Right from its initial flash with Impression, Sunrise by Claude Monet, the Impressionist movement was under the spell of reflections. Ephemeral marriages of water and light, celebrated and reinvented at every moment, reflections in modern painting are like a metaphor for modern times: unsure and changing, far from the impassive beauty of ancient rivers.

The Impressionists are painters of water more than all their predecessors. Whether working with the winding Seine or distant shores, they never cease to paint the ordinary life of riverbanks, the changing seasons, the labour of men and their new industries. In these paintings of an era looking to the future we see the first steel bridges, railways, steam tugs, an entire emerging economy of leisure where the new figures of modern life, boaters, rowers, swimmers, walkers all meet.

The first photographers also noticed these motifs and carefully captured society’s transformations. For this new art that was developing parallel to Impressionism, reflections also constituted a technical challenge.
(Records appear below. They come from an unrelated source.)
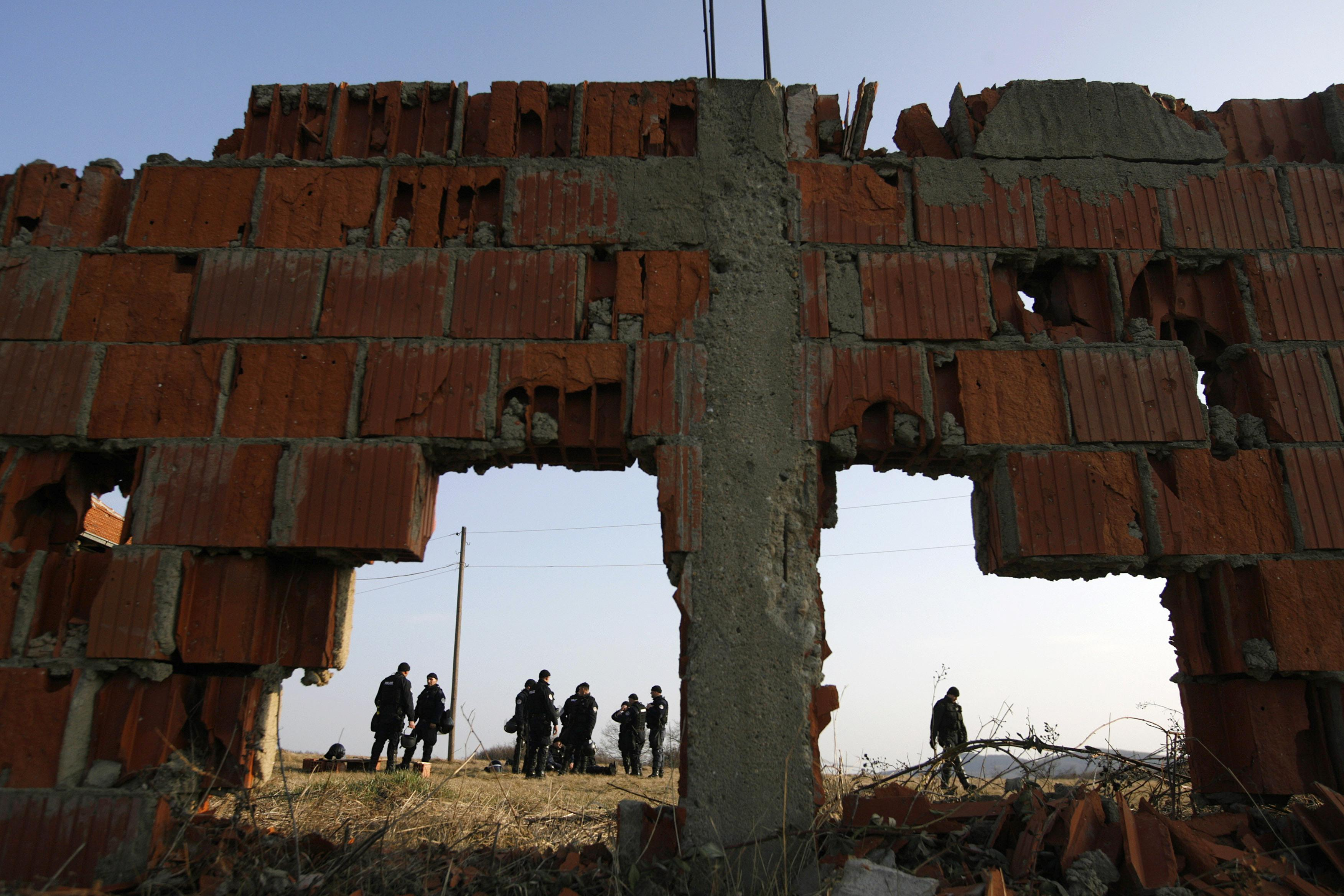 Kosovo riot policemen are seen on Thursday through a damaged wall as they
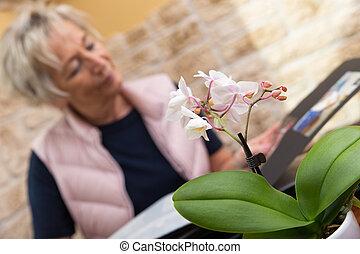 senior adult with photo album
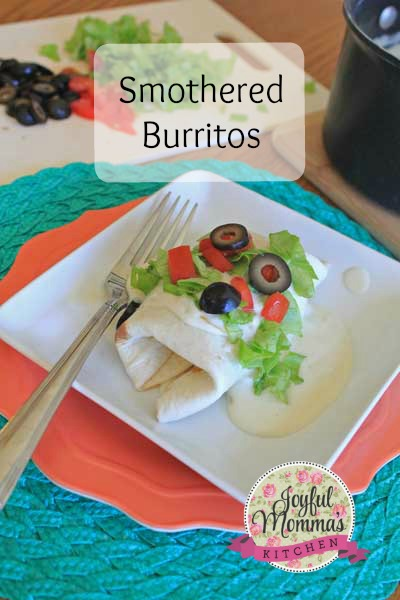 Take your fiesta to another level by smothering these beef and bean burritos in a sour cream and green chili sauce.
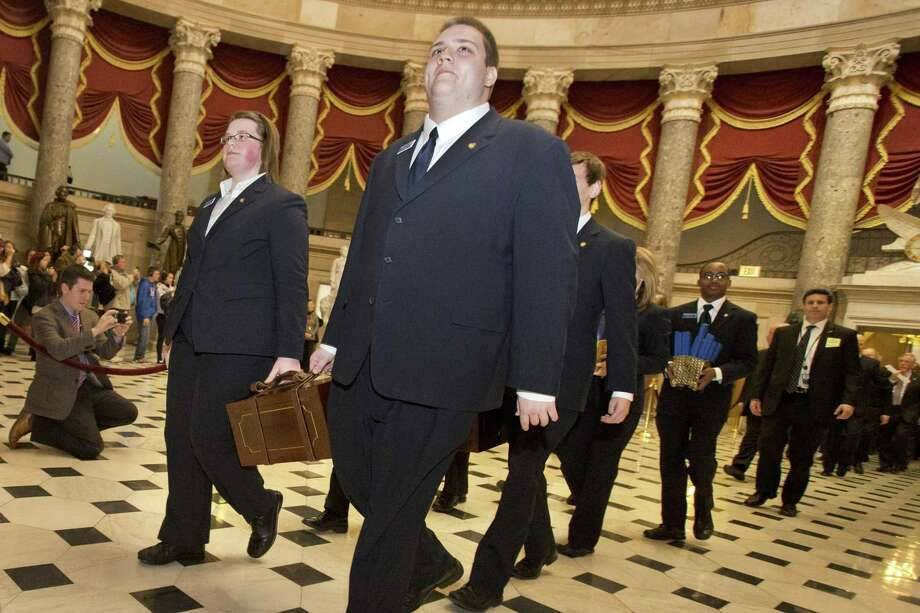 Pages lead a Senate procession carrying Electoral College votes on Jan. 4, 2013. If Democrats move to dismantle the Electoral College, they can't claim to be the part of the downtrodden. Photo: Associated Press File Photo / AP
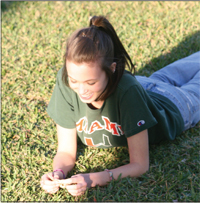 Junior, Grace Kimmel, lies on the green outside of the library to catch some rays on a sunny day.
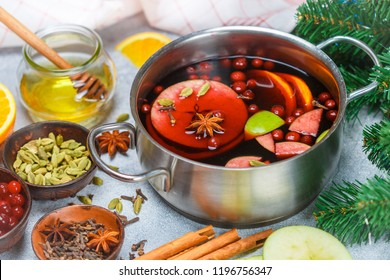 Mulled wine is a traditional winter drink with red wine, honey, orange, Apple, cranberry and spices - cinnamon, cardamom, star anise, cloves, ginger. grog. punch. Christmas. New year. Selective focus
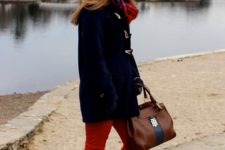 With red pants, duffle coat, plaid scarf, beanie and two color bag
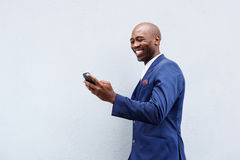 Smiling businessman looking at cellphone Royalty Free Stock Photo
To depict the instances of daily life, photographers like painters had to reduce exposure time and to invent new processes.

In this quest, both on canvas and in photographs, reflections appear to coincide with invention and experimentation. It is here, in this area of freedom, that artists express their greatest audacity: that of inventing a world of light, of matter and colours, detached from the simple care to be faithful to reality. To summarize: in these dazzling reflections, we find the cradle of modern art.